While White Oak may not share the fame of the more common red oak, it does not deserve to be considered a second-class wood. The botanical and anatomical differences that separate white oak from Red Oak yield several desirable qualities that make White Oak a useful member of the woodworkers’ palette.
White oak end-grain
Commercially, several species of oak are grouped and sold as White Oak. The most common White Oak, Quercus alba, grows throughout eastern North America from Florida northward to southern Quebec. It is a long-lived species typically living well past 200 years. It generally achieves heights of 65′ to 85′ with diameters of 3′ to 4′. Trees from the forest can grow over 100′ high while those growing in open areas are shorter, often as broad as they are tall. The heartwood is white to a light tan brown with sapwood that is not often demarcated from the heart. It is straight grained with a coarse and uneven texture. The wood is hard, tough and durable, prized in boat and shipbuilding because it steam bends well. White Oak is also used in fine furniture, flooring, cabinetry, interior trim, and decorative veneer.
All oaks have large medullary rays visible to the unaided eye; those in White Oak are especially large. While most of the cells of a tree are longitudinal transporting nutrients up and down from the leaves to the roots, those in White Oak rays are arranged radially inward towards the pith. When White Oak is quarter sawn these large rays are made visible giving quarter-sawn white oak its distinctive appearance. Furniture makers in the Arts and Crafts Movement, such as by Gustav Stickley, used quarter-sawn White Oak as the signature wood for their mission style furniture.
White Oak also contains large amounts of tannin, a chemical the tree uses as a pesticide. The tannin content of white oak makes it an ideal choice for outdoor and marine applications. Tannins have their downside, though. They react with ferrous metals producing a dark stain wherever metal contacts wood. Clamping should be done with care and non-ferrous fasteners may be a wise choice. Homemade stains made from steel wool dissolved in vinegar can rapidly stain White Oak black yielding a wood that resembles the famous bog oaks of Europe.
The longitudinal cells of White Oak are plugged with structures called tyloses.
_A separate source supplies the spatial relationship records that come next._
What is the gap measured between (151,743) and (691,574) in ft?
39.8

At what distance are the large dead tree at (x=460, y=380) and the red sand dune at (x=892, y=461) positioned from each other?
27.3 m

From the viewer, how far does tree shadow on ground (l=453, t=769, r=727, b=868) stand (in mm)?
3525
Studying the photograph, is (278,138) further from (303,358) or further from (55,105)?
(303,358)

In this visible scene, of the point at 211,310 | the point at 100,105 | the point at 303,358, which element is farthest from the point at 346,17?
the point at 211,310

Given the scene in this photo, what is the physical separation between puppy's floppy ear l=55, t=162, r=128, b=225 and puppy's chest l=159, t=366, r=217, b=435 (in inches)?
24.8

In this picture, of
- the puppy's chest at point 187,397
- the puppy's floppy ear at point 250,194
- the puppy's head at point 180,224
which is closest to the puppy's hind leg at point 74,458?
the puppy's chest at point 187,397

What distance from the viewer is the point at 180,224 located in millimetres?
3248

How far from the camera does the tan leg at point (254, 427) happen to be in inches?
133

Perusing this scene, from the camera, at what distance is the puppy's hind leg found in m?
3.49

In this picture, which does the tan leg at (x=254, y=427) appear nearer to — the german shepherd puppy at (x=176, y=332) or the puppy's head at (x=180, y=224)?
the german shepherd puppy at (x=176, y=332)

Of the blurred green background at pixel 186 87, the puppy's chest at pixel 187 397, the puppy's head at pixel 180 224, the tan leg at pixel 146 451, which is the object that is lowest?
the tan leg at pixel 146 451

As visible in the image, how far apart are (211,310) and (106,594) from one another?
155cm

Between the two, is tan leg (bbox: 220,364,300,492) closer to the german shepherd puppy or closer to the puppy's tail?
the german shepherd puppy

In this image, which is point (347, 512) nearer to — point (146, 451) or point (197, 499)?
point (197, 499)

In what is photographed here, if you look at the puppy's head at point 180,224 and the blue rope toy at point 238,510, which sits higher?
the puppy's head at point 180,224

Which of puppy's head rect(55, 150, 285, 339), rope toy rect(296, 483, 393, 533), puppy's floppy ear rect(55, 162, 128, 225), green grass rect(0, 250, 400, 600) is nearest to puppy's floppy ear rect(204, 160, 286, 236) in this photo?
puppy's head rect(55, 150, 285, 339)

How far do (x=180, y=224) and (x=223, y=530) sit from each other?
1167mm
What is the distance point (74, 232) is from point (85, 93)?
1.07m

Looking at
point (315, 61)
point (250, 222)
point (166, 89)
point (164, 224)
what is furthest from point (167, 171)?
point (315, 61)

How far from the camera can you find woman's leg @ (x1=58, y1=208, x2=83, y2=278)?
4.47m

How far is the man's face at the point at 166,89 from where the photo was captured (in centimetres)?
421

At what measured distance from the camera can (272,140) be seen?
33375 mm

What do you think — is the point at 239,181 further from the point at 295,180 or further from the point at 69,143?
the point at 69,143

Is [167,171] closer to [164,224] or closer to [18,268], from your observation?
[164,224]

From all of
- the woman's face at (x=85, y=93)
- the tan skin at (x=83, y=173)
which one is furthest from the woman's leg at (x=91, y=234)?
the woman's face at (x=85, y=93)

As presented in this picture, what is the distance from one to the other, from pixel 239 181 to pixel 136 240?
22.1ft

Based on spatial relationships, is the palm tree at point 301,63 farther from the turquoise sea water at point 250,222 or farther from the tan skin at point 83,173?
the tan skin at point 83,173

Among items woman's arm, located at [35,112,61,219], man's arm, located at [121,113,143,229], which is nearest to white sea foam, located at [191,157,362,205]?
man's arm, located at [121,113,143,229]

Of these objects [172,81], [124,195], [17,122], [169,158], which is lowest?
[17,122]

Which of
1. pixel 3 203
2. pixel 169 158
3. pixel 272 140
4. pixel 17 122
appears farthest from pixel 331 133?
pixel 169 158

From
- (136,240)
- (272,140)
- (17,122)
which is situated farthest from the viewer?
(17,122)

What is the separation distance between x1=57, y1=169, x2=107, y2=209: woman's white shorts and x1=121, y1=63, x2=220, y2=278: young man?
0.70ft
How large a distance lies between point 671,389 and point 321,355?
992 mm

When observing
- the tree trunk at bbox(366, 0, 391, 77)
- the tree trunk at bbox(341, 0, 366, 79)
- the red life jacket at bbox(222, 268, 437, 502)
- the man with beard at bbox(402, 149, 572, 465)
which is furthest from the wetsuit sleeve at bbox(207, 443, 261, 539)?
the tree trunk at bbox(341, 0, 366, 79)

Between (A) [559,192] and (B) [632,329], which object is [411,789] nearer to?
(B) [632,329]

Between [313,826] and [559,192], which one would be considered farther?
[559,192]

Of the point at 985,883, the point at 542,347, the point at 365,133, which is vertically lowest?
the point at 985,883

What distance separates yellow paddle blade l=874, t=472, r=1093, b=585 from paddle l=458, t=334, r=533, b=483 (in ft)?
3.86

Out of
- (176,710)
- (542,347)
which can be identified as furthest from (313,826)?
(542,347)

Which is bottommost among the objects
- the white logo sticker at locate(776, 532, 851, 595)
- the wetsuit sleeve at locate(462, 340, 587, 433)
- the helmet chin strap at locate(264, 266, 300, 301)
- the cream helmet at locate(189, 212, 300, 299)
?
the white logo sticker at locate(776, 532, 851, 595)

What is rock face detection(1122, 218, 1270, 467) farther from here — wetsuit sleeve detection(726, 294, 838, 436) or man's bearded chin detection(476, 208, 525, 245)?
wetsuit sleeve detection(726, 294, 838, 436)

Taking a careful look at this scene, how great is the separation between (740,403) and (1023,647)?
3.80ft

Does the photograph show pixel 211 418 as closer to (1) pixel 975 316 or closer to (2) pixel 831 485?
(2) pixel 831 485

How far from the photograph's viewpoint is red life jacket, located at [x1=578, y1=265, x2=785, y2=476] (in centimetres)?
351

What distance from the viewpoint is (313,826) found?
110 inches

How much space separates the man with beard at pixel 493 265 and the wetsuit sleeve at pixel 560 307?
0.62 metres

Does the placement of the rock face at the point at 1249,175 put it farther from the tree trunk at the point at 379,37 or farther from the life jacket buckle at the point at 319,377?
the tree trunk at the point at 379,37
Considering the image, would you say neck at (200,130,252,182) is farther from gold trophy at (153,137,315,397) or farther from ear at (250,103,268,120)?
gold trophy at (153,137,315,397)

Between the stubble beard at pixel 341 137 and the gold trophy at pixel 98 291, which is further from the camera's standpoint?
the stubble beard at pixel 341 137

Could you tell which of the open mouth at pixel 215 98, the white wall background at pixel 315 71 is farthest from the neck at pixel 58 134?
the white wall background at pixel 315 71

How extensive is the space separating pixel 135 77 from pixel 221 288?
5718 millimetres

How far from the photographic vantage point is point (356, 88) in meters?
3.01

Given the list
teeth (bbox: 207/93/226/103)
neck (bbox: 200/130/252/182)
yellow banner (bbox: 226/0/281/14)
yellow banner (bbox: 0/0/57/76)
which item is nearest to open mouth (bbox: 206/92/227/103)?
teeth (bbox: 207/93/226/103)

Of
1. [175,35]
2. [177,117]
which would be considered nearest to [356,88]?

This results in a wood that is renowned for cooperage and barrel making. Red Oak, which lacks tyloses, makes a barrel that would quickly leak its entire contents. Shrinkage is relatively high, so movement must be accommodated, especially in flat-sawn boards. White Oak works well with all manner of power and hand tools. Being ring porous, it stains beautifully and glues and nails well. Supplies are plentiful and it is one of the few species that is sorted into flat-sawn and quarter-sawn parcels. All told, it is a common yet underutilized wood that more woodworkers should try, and for anyone undertaking mission style furniture it is irreplaceable.